SOURCE:
The JFK Assassination: Ferrie’s Flight to Texas — An FBI Typo Yields New Clues
An apparent error in an FBI report yields new clues and raises new questions about the antics of David Ferrie the weekend of President Kennedy’s assassination.
Ferrie — Lee Oswald’s former Civil Air Patrol mentor and a “bishop” in a network of far-right extremists — collected two young male companions, Alvin Beaubouef and Melvin Coffey, and set out for Texas from New Orleans on Friday, November 22, 1963. Ferrie drove 350 miles in his 1961 Mercury Comet blue station wagon through a blinding thunderstorm before reaching Houston about 4:30am. The trio checked into room 19 of the Alamotel, owned by Carlos Marcello. When the president was shot, Marcello was in a New Orleans courtroom on trial for defrauding the U.S. government. Ferrie joined him as a quasi-paralegal, assisting defense attorney G. Wray Gill. Marcello was acquitted.
Ferrie later said the purpose of the sojourn was meant as a weekend getaway after so taxing a trial.
As Ferrie made his mad dash west, Jack Martin was telling the New Orleans district attorney’s office and FBI that Ferrie taught Lee Oswald how to shoot with a telescopic sight, and that Ferrie was to be a getaway pilot for the assassin. Very quickly, then, David Ferrie was being sought as a person of interest by New Orleans authorities. Martin soon recanted his story, but not before being allegedly pistol-whipped by Guy Banister, in the presence of Delphine Roberts.
Ferrie later said he and his young buddies went goose hunting and ice skating with the intent of possibly buying a rink. Indeed, the trio did visit the Winterland Skating Rink in Houston, but Ferrie spent his time on the telephone, according to rink proprietor Chuck Rolland. At 11pm on Saturday, the three arrived at the Driftwood Motel in Galveston, room 117. Clerk Mary Doveri said a three minute call was placed to an Alexandria, Louisiana number — likely to Bennie Le Hann, or one of his associates, at an Alexandria motel and restaurant also owned by Marcello.

YOUR OBJECTIVE: Reproduce the passage of the David Ferrie article from "Ferrie later said the" up to and including "of Delphine Roberts.", word for word.

COLLECTED MATERIAL:

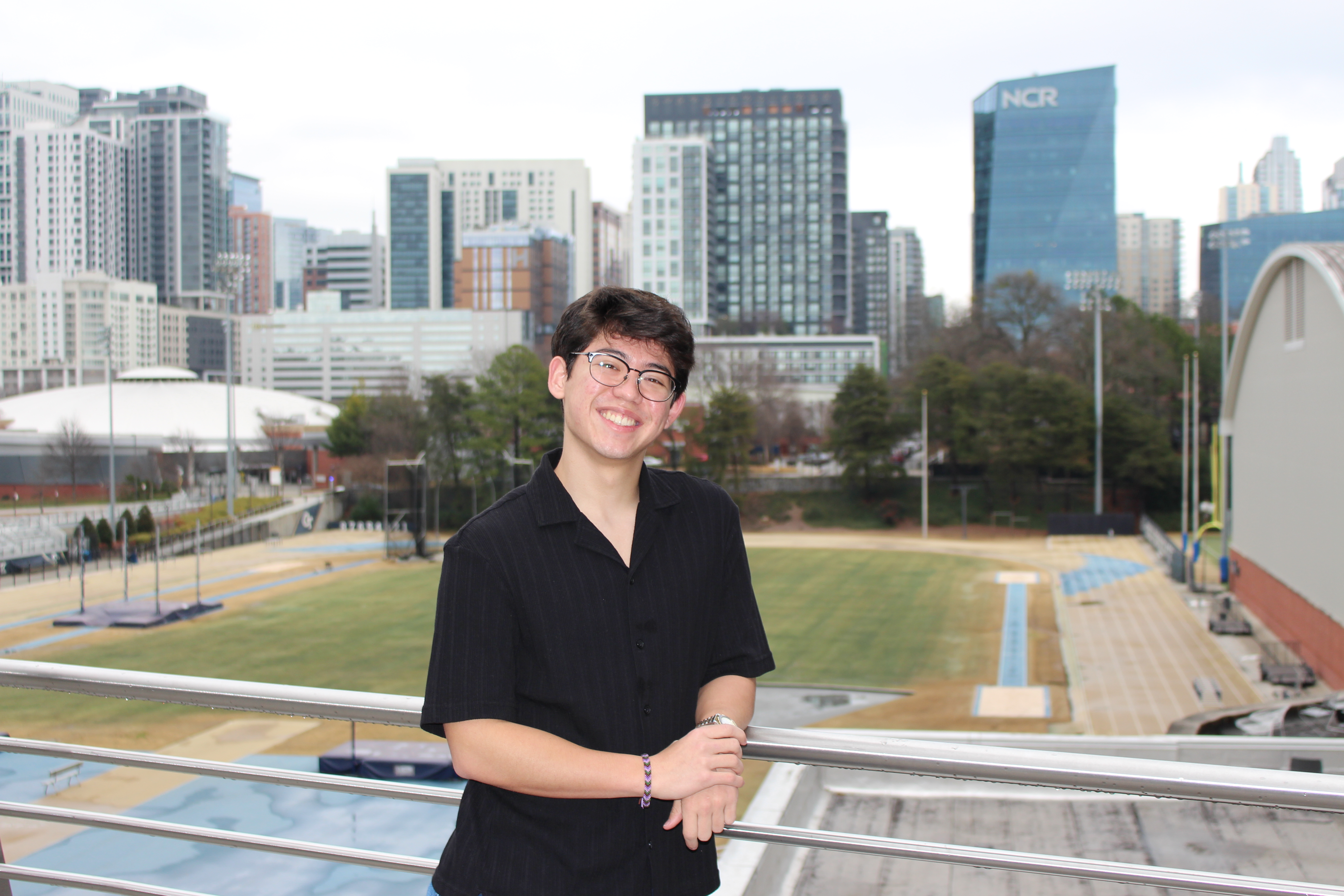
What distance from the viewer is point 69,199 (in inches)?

TASK OUTPUT:
Ferrie later said the purpose of the sojourn was meant as a weekend getaway after so taxing a trial.
As Ferrie made his mad dash west, Jack Martin was telling the New Orleans district attorney’s office and FBI that Ferrie taught Lee Oswald how to shoot with a telescopic sight, and that Ferrie was to be a getaway pilot for the assassin. Very quickly, then, David Ferrie was being sought as a person of interest by New Orleans authorities. Martin soon recanted his story, but not before being allegedly pistol-whipped by Guy Banister, in the presence of Delphine Roberts.